Dataset entries:

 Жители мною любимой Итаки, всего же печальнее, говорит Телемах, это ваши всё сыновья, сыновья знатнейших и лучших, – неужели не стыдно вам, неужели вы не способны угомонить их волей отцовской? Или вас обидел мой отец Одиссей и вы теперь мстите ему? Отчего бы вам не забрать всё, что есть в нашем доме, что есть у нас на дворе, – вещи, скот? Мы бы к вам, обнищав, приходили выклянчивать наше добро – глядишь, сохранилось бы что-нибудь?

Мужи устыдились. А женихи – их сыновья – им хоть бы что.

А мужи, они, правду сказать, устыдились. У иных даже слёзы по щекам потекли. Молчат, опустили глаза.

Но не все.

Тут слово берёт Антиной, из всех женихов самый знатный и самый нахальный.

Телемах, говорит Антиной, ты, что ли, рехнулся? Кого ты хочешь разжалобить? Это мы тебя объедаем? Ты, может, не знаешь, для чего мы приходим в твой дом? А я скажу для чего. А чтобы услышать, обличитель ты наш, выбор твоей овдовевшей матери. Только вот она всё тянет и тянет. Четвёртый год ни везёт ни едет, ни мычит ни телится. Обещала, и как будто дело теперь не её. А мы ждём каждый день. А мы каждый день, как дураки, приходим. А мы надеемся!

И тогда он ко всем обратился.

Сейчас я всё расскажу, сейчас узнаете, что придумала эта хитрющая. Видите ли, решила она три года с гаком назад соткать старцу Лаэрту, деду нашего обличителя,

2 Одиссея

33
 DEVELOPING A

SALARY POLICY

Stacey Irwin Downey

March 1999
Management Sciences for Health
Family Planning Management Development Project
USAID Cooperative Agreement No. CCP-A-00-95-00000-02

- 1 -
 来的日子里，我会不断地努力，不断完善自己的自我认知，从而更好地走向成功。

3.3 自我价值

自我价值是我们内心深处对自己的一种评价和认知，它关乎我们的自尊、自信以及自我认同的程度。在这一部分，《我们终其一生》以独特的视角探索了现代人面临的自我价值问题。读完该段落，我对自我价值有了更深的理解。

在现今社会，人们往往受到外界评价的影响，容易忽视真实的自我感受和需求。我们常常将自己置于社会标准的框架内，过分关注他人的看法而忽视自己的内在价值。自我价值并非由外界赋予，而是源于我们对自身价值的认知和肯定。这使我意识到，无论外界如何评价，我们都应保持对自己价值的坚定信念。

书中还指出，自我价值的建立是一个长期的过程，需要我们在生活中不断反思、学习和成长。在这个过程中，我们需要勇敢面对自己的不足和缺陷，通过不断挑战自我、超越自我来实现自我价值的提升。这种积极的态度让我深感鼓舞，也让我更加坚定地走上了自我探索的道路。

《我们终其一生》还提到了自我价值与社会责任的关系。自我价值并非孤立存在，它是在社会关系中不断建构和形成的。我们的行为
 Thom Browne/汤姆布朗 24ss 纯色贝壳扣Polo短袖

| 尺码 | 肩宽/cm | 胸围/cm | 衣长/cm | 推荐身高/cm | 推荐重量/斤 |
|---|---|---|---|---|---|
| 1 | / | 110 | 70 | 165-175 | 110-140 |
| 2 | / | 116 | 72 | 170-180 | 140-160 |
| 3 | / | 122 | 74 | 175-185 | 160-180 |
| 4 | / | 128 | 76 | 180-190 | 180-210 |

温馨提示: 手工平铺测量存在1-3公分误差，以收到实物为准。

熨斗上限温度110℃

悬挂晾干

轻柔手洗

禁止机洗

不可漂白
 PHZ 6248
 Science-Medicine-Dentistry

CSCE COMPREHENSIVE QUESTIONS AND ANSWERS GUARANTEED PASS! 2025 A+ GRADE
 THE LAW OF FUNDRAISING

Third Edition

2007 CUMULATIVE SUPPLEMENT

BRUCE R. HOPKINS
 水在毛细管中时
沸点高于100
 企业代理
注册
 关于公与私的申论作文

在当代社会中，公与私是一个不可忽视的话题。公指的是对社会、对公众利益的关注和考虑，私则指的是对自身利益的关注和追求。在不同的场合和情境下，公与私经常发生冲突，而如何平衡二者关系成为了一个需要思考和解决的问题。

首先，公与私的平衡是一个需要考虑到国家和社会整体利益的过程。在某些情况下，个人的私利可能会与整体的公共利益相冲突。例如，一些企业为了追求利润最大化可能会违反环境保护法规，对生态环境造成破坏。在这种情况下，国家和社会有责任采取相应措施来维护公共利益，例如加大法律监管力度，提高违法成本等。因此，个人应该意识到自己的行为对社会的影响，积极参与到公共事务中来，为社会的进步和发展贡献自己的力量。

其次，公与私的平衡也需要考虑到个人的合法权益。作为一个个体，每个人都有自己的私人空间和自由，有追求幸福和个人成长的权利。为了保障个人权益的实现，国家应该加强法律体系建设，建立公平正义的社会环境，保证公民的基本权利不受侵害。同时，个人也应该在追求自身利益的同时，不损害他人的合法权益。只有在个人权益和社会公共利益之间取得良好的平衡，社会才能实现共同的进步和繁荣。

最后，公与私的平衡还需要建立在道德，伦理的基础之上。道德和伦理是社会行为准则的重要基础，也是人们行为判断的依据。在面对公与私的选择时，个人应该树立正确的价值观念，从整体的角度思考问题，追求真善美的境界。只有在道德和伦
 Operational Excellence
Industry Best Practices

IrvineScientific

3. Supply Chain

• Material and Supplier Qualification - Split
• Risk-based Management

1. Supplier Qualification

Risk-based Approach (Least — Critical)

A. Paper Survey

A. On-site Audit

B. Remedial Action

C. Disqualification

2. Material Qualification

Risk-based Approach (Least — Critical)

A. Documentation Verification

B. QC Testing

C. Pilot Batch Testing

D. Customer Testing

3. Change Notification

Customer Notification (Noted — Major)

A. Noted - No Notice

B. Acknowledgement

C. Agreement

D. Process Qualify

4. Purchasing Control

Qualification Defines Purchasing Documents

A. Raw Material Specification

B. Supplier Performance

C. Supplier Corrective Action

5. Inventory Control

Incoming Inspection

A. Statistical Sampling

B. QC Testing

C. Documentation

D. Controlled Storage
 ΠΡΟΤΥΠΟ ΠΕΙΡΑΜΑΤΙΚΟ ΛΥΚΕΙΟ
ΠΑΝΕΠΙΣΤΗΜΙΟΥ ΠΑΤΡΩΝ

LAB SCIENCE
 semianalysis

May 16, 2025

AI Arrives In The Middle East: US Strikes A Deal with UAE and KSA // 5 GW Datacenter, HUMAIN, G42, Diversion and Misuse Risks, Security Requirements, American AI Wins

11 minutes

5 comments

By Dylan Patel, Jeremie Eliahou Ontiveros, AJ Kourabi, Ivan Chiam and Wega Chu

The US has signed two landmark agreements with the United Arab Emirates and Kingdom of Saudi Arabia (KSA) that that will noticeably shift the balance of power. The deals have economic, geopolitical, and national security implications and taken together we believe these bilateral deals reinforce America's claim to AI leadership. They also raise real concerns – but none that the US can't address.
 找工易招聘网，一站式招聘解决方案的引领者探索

* [WORK TASK]: Return each line of the data above that includes the word "говорит".

* [EXERCISE SOLUTION]:
 Жители мною любимой Итаки, всего же печальнее, говорит Телемах, это ваши всё сыновья, сыновья знатнейших и лучших, – неужели не стыдно вам, неужели вы не способны угомонить их волей отцовской? Или вас обидел мой отец Одиссей и вы теперь мстите ему? Отчего бы вам не забрать всё, что есть в нашем доме, что есть у нас на дворе, – вещи, скот? Мы бы к вам, обнищав, приходили выклянчивать наше добро – глядишь, сохранилось бы что-нибудь?
Телемах, говорит Антиной, ты, что ли, рехнулся? Кого ты хочешь разжалобить? Это мы тебя объедаем? Ты, может, не знаешь, для чего мы приходим в твой дом? А я скажу для чего. А чтобы услышать, обличитель ты наш, выбор твоей овдовевшей матери. Только вот она всё тянет и тянет. Четвёртый год ни везёт ни едет, ни мычит ни телится. Обещала, и как будто дело теперь не её. А мы ждём каждый день. А мы каждый день, как дураки, приходим. А мы надеемся!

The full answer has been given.